We realize that making any distinction at all between legitimate POWs and unlawful combatants is controversial in some quarters -- which unfortunately seems to include the International Committee of the Red Cross. But this is a policy dispute and the media should treat it as such, rather than go along with attempts to conflate unrelated issues such as whether a detainee is being accorded POW status and whether he is in fact subject to overly coercive interrogation.
Far from fostering an anything-goes culture at Guantanamo, it turns out that in December 2002 Mr. Rumsfeld actually rejected a number of proposed techniques as too harsh. They included suggestions of imminent death or severe pain, and actions "to induce the misperception of suffocation." He did approve the removal of prisoners' clothing, only to rescind the approval the following month. That's a long way from authorizing the piles of naked prisoners photographed by one unit at Abu Ghraib.
The bottom line is that everything we've learned over the past month supports the assessment that the Abu Ghraib abuses were an aberration caused by a few bad apples and enabled by poor command leadership. And many of the appropriate lessons seem already to have been drawn.
Major-General Antonio Taguba is probably right that military police should never have been involved in the interrogation of such detainees. Brigadier-General Janis Karpinski may also have a point that there were simply too many prisoners at Abu Ghraib for the number of MPs she had to handle. But there remains no evidence that anyone told Specialist Graner to do what he allegedly did, and there is no doubt that what he is accused of violated stated DOD policy. Should this picture change during the courts martial to come, we'll be among the first to take note. Reports yesterday that two military intelligence officers may face charges in the suffocation death of an Iraqi general also bear watching.
A further word on that August 2002 Justice memo is in order, since it complicates the argument of those who want to locate blame for a "culture of permissiveness" in the office of the Secretary of Defense. In fact, the lawyers at the Office of Legal Counsel went as far as they did in the memo -- including questioning the constitutionality of a U.S. anti-torture statute -- because they were asked to do so by Attorney General Ashcroft.
And we are told by reliable sources that Mr. Ashcroft in turn was responding to a direct request from the CIA, whose officers wanted absolute immunity with respect to their own interrogations. We are further told that the National Security Council was also aware of and sanctioned this request. No doubt everyone can now claim that the arguments in the memo were at the least politically tone deaf. But blaming them on rogue Justice lawyers or the Defense Department is rewriting history.
Instead of repudiating its own lawyers, Bush officials would be better off explaining that what they are trying to do is the very difficult and complicated business of protecting a free society that believes in the rule of law from terrorists who believe in neither.

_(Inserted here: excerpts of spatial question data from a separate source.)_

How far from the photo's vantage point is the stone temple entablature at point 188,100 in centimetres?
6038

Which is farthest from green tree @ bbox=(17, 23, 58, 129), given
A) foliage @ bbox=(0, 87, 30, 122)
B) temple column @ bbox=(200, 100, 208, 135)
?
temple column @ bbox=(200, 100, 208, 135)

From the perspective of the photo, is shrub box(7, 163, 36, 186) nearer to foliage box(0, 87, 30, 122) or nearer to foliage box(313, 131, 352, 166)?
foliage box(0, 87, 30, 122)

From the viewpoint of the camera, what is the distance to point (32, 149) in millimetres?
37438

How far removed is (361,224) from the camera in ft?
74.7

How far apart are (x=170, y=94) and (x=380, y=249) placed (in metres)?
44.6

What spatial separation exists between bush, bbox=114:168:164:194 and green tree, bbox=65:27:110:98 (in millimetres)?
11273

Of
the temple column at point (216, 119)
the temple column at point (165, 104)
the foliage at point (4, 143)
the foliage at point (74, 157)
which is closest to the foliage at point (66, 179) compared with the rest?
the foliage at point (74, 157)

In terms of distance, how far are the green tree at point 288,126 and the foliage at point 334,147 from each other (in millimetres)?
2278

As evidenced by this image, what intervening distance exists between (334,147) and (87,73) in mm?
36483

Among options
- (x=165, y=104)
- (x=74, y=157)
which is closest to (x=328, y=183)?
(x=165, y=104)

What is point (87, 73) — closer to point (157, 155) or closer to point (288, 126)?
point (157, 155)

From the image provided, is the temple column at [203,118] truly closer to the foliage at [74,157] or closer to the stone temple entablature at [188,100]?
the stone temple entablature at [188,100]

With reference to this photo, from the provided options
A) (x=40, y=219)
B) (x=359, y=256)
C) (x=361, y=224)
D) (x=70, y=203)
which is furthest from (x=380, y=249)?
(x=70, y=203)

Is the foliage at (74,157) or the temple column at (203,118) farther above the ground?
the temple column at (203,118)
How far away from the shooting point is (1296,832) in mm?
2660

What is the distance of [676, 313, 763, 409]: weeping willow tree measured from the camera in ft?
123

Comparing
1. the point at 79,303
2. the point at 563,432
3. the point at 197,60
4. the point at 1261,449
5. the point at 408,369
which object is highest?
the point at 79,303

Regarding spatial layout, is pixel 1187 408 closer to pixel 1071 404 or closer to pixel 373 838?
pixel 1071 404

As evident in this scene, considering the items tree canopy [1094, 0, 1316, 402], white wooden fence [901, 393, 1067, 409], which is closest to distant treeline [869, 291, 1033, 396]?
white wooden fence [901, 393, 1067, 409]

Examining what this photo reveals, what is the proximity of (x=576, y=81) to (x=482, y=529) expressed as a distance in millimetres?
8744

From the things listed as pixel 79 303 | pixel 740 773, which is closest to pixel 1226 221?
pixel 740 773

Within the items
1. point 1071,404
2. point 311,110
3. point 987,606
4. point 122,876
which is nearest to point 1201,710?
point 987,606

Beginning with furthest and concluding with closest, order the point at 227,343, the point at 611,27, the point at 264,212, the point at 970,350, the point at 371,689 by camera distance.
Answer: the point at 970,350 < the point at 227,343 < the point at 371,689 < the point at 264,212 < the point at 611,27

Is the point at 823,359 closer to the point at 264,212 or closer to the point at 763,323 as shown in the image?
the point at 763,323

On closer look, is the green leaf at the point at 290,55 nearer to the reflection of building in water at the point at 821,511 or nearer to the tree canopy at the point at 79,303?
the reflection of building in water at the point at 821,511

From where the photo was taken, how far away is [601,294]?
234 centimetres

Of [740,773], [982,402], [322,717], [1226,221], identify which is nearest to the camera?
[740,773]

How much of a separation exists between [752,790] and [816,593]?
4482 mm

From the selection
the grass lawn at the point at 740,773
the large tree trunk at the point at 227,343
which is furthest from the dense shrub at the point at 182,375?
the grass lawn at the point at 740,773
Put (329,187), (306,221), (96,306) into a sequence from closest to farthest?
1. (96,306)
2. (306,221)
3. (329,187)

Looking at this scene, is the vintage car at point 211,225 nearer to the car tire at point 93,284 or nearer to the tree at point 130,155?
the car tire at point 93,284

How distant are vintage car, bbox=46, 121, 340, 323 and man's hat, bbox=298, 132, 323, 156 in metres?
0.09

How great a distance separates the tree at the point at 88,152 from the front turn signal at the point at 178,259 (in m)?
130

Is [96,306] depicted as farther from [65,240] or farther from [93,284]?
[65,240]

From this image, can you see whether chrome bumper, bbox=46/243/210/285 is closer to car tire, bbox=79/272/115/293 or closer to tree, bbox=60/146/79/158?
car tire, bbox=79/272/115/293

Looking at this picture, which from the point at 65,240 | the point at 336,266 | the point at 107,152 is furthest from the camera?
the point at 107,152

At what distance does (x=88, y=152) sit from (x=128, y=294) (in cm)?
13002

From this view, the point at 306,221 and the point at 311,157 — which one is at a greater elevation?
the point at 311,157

This editorial pretty much speaks for itself, as do the memos.
The Left has succeeded in tying the hands of our soldiers and our interrogators even more in the field of combat--Congratulations!
Now we're that much more at risk.
And you can tell that detainees have been telling us plenty, too.
With the release of this memo and how they show that the responsibility and establishment of policy goes all the way to the top, including Rummy, Tenet, Ashcroft and President Bush, will the Left--the partisan media, the EUrowhiners, the Dims and other assorted Bushbashers--SHUT UP ABOUT ABU GHRAIB?!?